Gry strategiczne też tworzą cykle. Jednakże zależnie od podgatunku kolejne odsłony są w różnym (czasem zerowym) stopniu powiązane ze sobą. Najwięcej kontynuacji fabularnych znajdziemy w strategiach czasu rzeczywistego (RTS). Gdy mamy do czynienia z grami czysto strategicznymi (RTS to bardziej taktyka), numerki przy tytule nie powinny nas przerażać. Po prostu pewne gry doczekują się unowocześnionych wersji i tyle. Jeśli sednem zabawy jest odtwarzanie i zmienianie prawdziwej historii, zwłaszcza na przestrzeni wieków, to kontynuacja oznaczałaby przeniesienie w kolejną epokę. A w takim wypadku zwykle tworzone są nowe gry, z mechaniką dostosowaną specyfiki danego okresu.

Przewodnik po kontynuacjach gier - część 4 - strategie

Gra dostępna na: PC Znajomość poprzednich części: konieczna Grać w Command & Conquer 4: Tyberyjski Zmierzch bez znajomości wcześniejszych odsłon tak zwanego cyklu tyberyjskiego, to czyste szaleństwo. Po pierwsze, mamy tu do czynienia ze zwieńczeniem opowieści, która była budowana na przestrzeni półtorej dekady. Zasiąść do zabawy nie wiedząc kim jest Kane (szczątkowe wprowadzenie niewiele pomoże) to nierozważne posunięcie. Po drugie, jest to zdecydowanie najsłabsza gra RTS sygnowana logiem Command & Conquer. Tak więc zaczynając od niej, można sobie niechcący wyrobić niewłaściwą opinię na temat całości...

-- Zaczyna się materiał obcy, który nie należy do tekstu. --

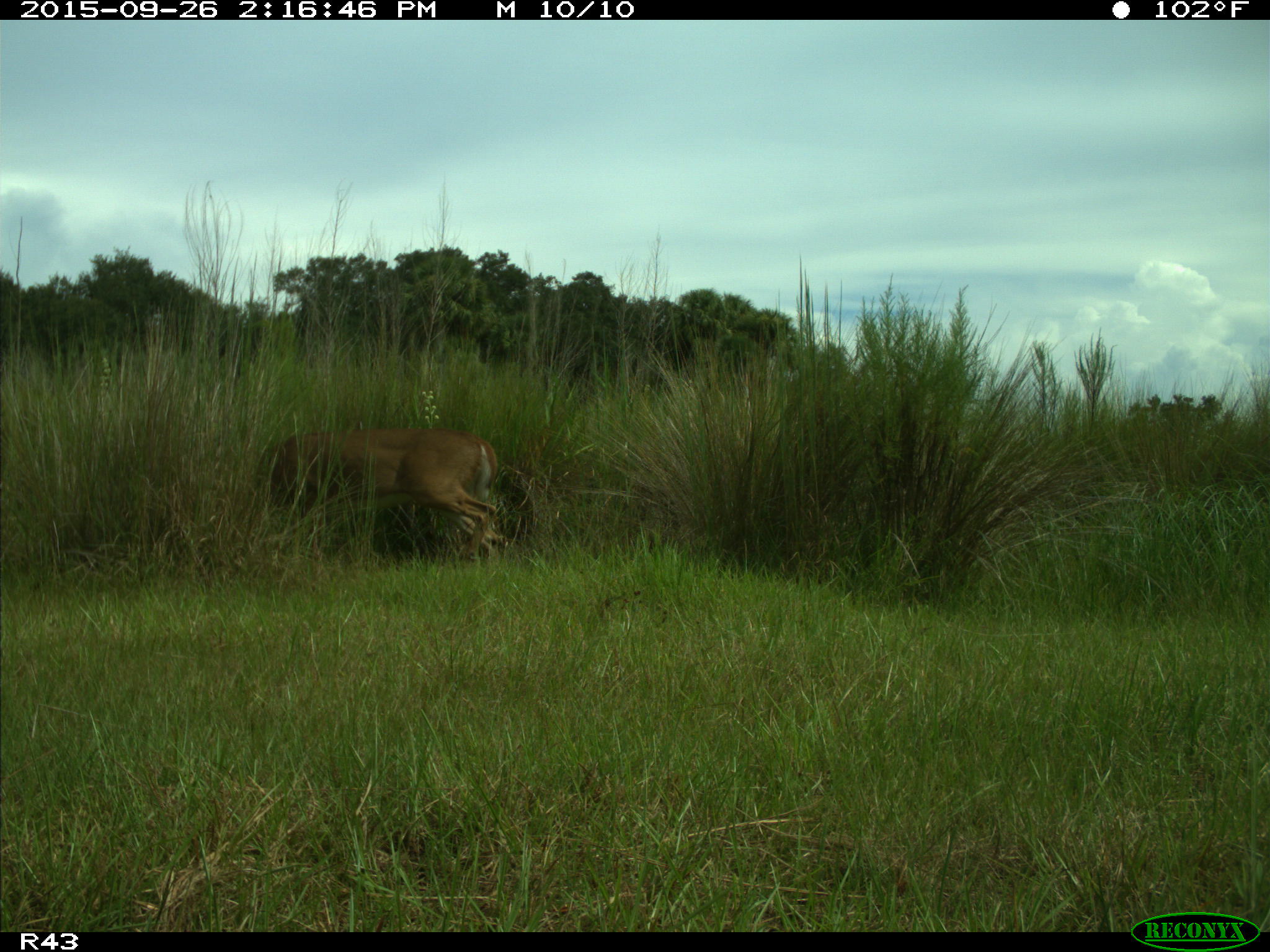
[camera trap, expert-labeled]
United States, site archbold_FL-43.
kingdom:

Gra dostępna na: PC Znajomość poprzednich części: niepotrzebna Gry strategiczne ze stajni Paradox Interactive posiadają pewną ciągłość ale... jedynie za sprawą pomostów (zapisanych stanów gry, pozwalających na przeniesienie swego imperium w inne czasy) pomiędzy poszczególnymi tytułami. Sama cyferka zaś oznacza jedynie nową, lepszą wersję tej samej produkcji. Hearts of Iron III jest najbardziej złożoną grą w serii, z koneserskiej ciekawości można sięgnąć po część drugą (z dwoma dodatkami), mającą inny, ciekawy system technologii. Ramy czasowe pozostają bardzo podobne - start w 1936 roku, górna granica przesuwana przez dodatki, ale zbliżona do końca II wojny światowej.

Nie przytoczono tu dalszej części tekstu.